The following recipe is an excellent example.
Preheat oven to 350ºF.
Prepare and grease 10-inch Bundt pan.
8 tablespoons (1 stick) sweet butter, softened
3/4 cup granulated sugar
2 eggs, separated
1-1/2 cups of unbleached all-purpose flour
1 1/2 teaspoons baking powder
1/4 teaspoon baking soda
1/4 teaspoon salt
1/2 cup fresh orange juice
grated zest of 2 oranges
Orange Glaze (recipe follows)
1. Cream the butter and gradually add the sugar, beating until
light. Beat in egg yoke, one at a time, and the orange zest.
2. Sift the flour with baking powder, baking soda and salt. Add
dry ingredients alternately with the orange juice to the batter.
3. Beat the egg whites until stiff and fold them into the batter.
4. Pour batter into the prepared Bundt pan. Bake for 30 to 35
minutes, or until sides of cake shrink away from edges of pan
and a cake tester inserted in the center comes out clean.
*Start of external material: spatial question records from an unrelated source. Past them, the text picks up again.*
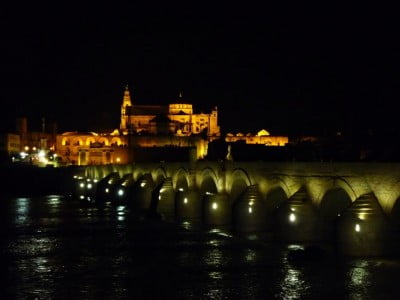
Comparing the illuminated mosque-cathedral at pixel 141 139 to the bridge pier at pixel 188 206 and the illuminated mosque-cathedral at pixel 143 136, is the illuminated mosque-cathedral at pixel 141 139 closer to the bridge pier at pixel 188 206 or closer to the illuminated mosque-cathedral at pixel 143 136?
the illuminated mosque-cathedral at pixel 143 136

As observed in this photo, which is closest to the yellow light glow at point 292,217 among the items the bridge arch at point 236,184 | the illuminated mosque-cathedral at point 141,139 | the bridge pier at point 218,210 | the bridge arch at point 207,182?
the bridge arch at point 236,184

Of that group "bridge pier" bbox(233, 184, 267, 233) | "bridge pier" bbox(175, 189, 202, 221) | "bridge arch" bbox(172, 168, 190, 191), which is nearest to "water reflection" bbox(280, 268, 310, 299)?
Answer: "bridge pier" bbox(233, 184, 267, 233)

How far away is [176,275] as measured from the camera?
2634 centimetres

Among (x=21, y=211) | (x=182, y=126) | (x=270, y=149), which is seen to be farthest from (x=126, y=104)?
(x=21, y=211)

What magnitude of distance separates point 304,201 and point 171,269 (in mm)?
7427

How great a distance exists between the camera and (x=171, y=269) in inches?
1086

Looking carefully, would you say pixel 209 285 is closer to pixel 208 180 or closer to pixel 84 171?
pixel 208 180

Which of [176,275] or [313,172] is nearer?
[176,275]

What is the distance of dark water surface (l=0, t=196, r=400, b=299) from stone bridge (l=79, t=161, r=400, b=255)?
1.02m

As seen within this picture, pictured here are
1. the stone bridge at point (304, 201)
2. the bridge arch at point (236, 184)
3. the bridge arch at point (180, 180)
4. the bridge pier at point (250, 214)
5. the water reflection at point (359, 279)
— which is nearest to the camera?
the water reflection at point (359, 279)

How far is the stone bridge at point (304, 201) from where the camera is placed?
87.1 ft

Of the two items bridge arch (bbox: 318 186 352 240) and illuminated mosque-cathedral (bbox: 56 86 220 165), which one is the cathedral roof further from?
bridge arch (bbox: 318 186 352 240)

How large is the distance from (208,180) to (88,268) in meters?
21.7

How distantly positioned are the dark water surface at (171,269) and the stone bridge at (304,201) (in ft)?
3.36
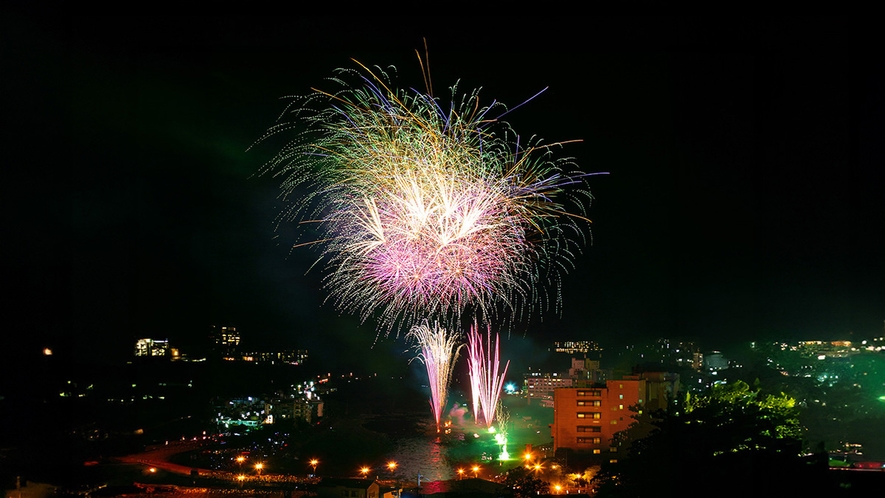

5. Cool for 10 minutes in pan, unmold onto a rack and drizzle
with Orange glaze while warm. Cool before serving.
(8 to 10 portions)
1/4 cup fresh orange juice
1/4 cup granulated sugar
Combine orange juice and sugar in a small saucepan and simmer gently for 5 minutes, stirring occasionally, until light syrup forms.
As you can see, it is easier to follow step by step. It is how all recipes should be written. Even the ingredients for the glaze is separated from the directions. Even though it is a simple thing to do. So many recipes I have seen give you the ingredients as it gives you the the directions. Impossible to follow or read.